- [TASK TO CARRY OUT]: Output, exactly as written, the lines below from the one that has "97-00 Mercedes R170" through the one that has "Hollister in Dublin | Dundrum Town Centre"; nothing else, and no pictures.

- [EXTRACTED INFORMATION]:
%%

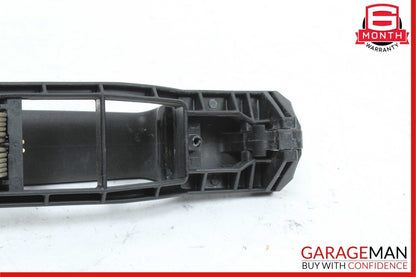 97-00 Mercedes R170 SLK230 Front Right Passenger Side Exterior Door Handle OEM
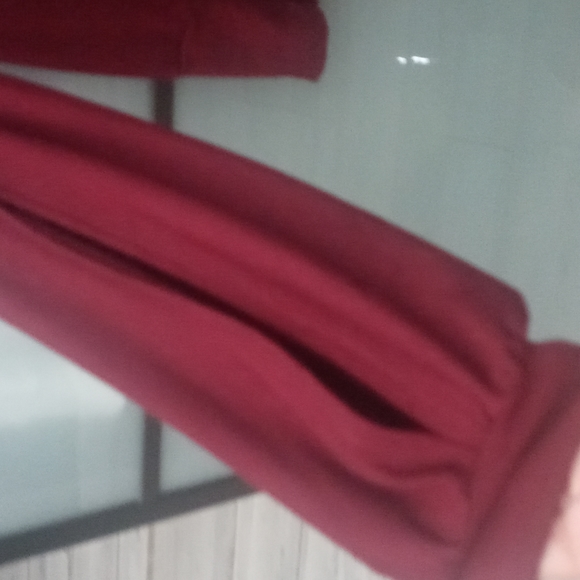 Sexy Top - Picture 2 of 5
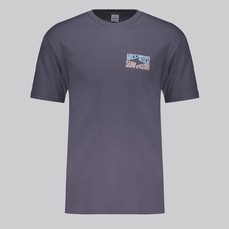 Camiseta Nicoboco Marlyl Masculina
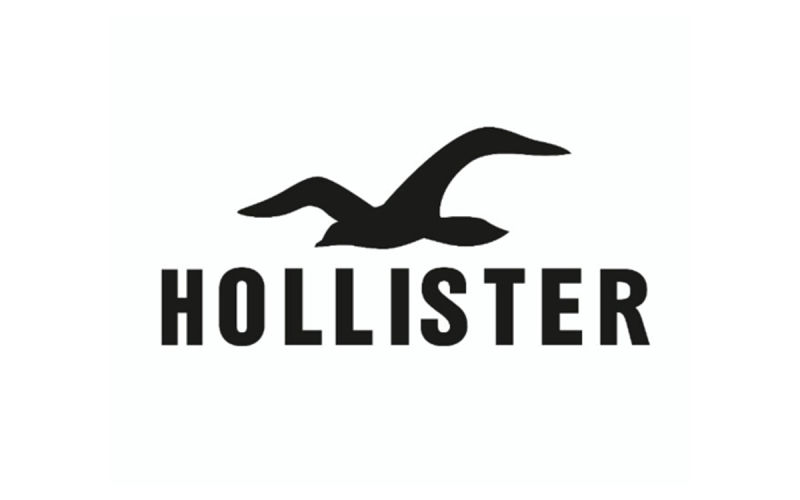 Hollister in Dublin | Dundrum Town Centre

%%
%%

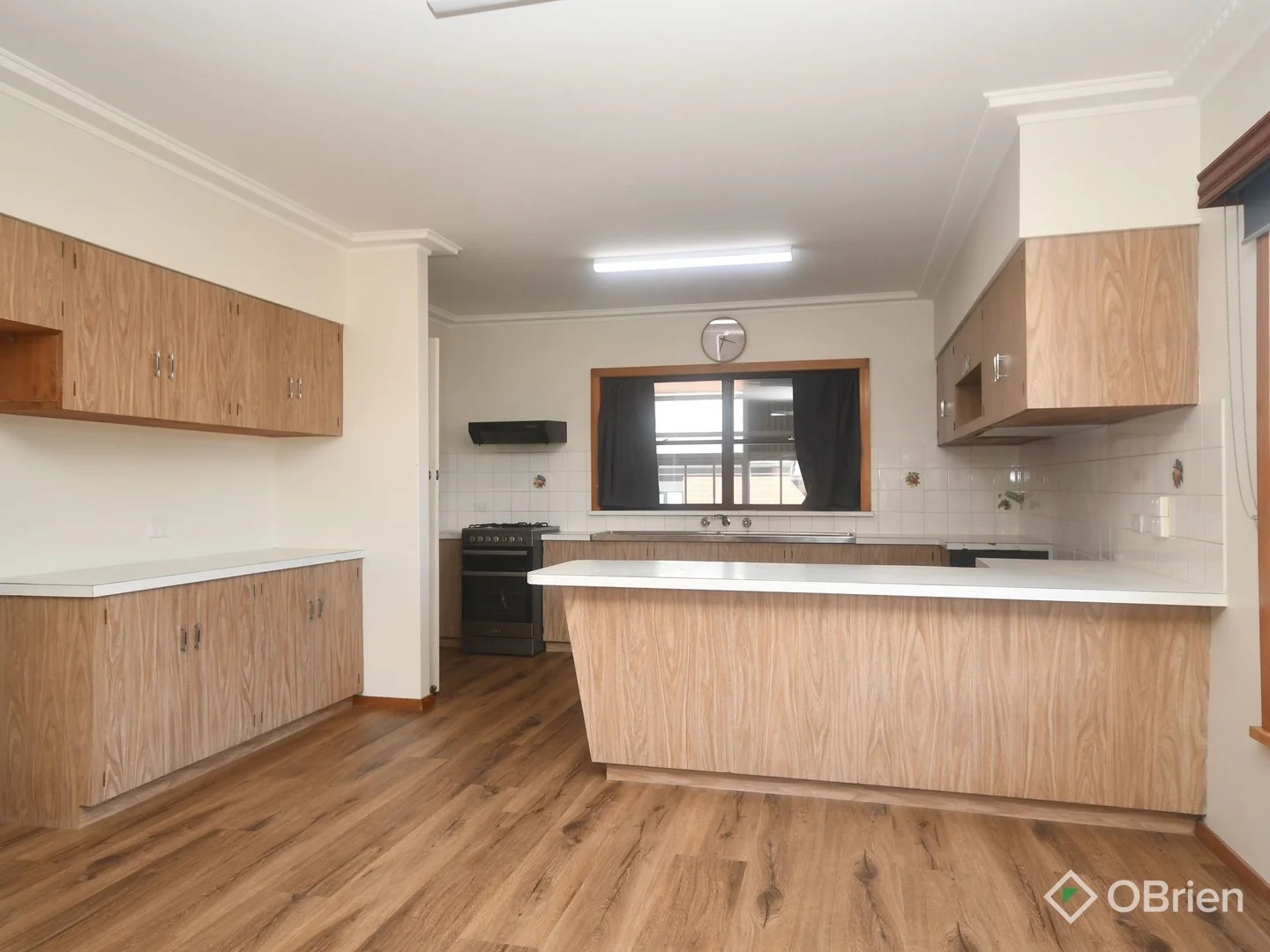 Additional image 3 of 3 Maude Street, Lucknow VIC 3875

%%

- [EXERCISE ANSWER]:
 97-00 Mercedes R170 SLK230 Front Right Passenger Side Exterior Door Handle OEM
 Sexy Top - Picture 2 of 5
 Camiseta Nicoboco Marlyl Masculina
 Hollister in Dublin | Dundrum Town Centre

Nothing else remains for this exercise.